(Caption-style text data)
= = = = =

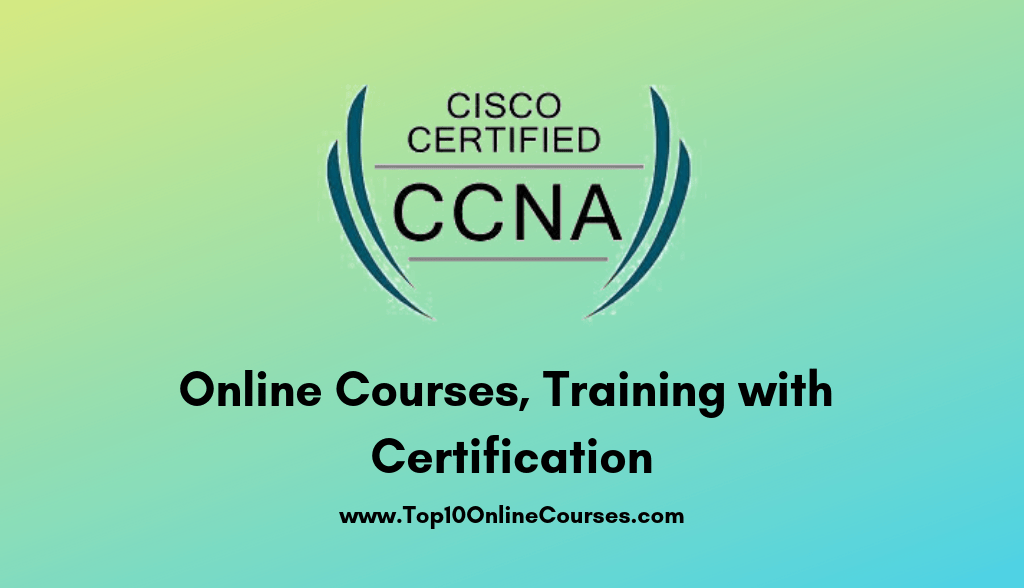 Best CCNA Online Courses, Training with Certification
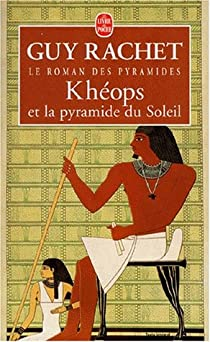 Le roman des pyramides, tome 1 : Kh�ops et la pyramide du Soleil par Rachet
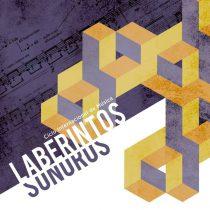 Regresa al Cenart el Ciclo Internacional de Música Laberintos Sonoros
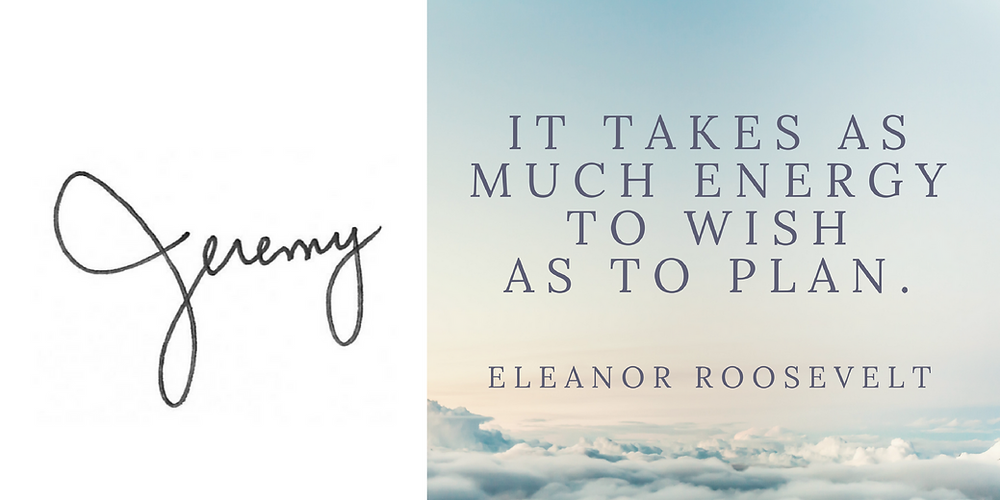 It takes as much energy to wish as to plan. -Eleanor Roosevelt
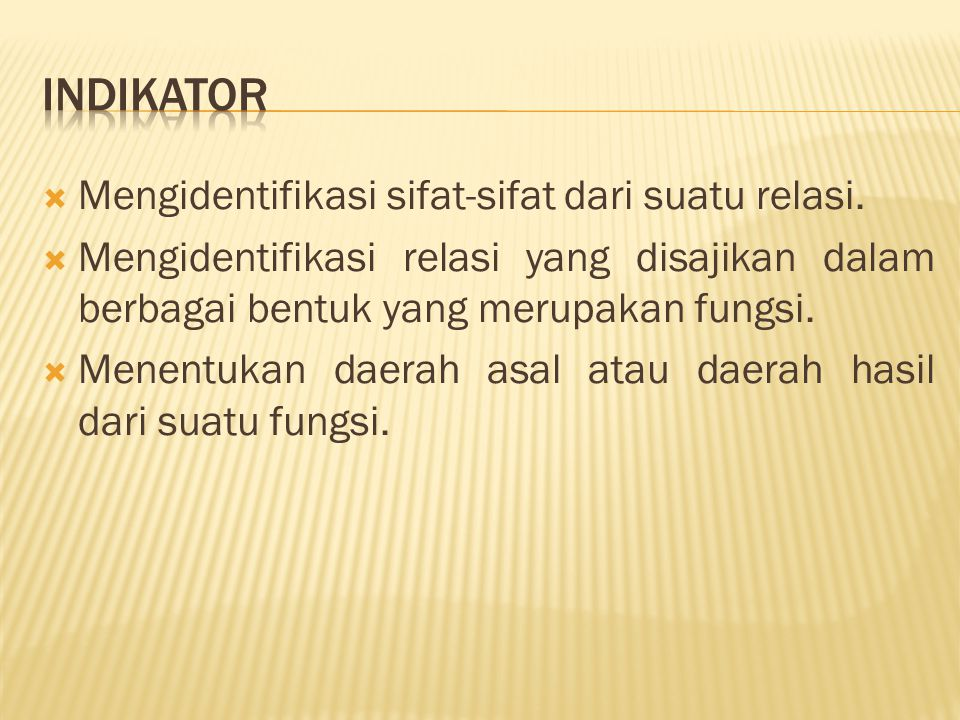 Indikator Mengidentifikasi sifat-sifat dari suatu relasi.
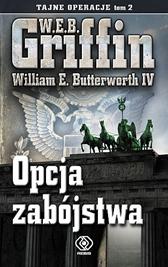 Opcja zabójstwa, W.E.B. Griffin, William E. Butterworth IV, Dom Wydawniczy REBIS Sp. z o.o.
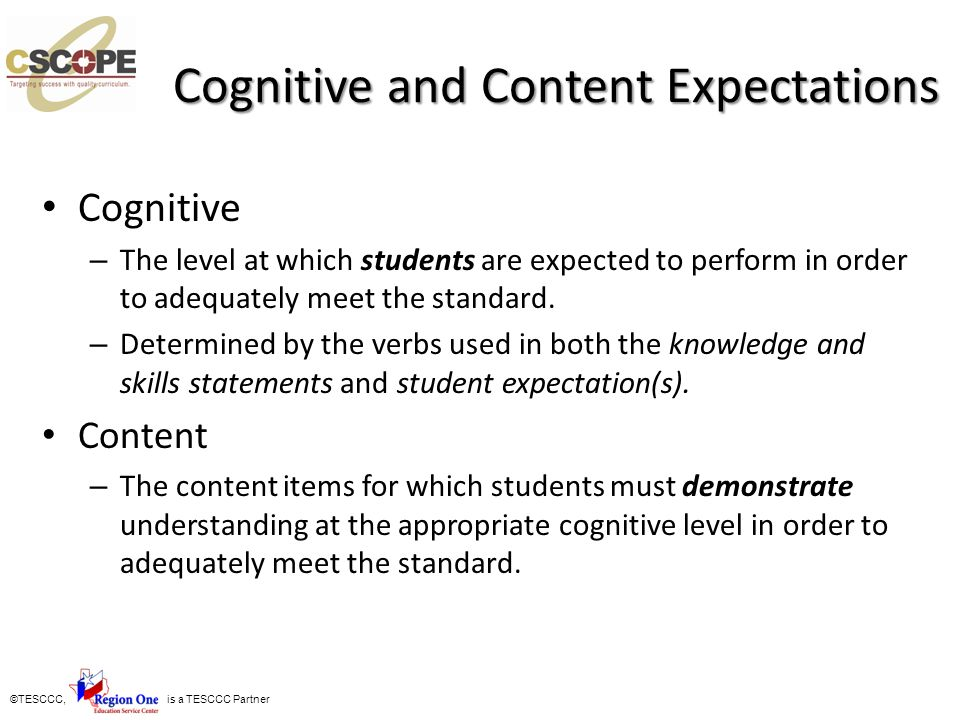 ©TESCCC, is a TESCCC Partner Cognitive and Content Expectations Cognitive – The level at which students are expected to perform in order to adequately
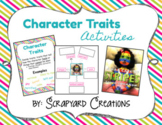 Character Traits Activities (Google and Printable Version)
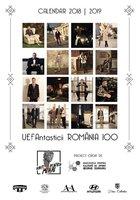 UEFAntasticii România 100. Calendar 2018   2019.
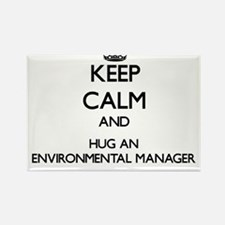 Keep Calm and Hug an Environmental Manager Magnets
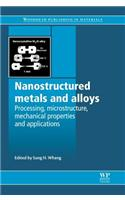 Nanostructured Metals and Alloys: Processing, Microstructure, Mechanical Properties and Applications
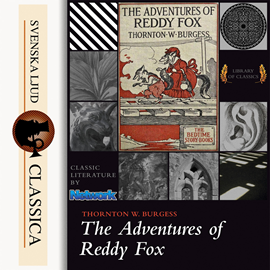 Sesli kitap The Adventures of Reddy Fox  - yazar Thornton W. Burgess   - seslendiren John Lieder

= = = = =

DESCRIPTION OF THE TASK:
Return exactly, and only, the lines that run from the line containing "order to adequately" to the last line of the entries above, both ends included, with pictures left out.

TASK RESULT:
 ©TESCCC, is a TESCCC Partner Cognitive and Content Expectations Cognitive – The level at which students are expected to perform in order to adequately
 Character Traits Activities (Google and Printable Version)
 UEFAntasticii România 100. Calendar 2018   2019.
 Keep Calm and Hug an Environmental Manager Magnets
 Nanostructured Metals and Alloys: Processing, Microstructure, Mechanical Properties and Applications
 Sesli kitap The Adventures of Reddy Fox  - yazar Thornton W. Burgess   - seslendiren John Lieder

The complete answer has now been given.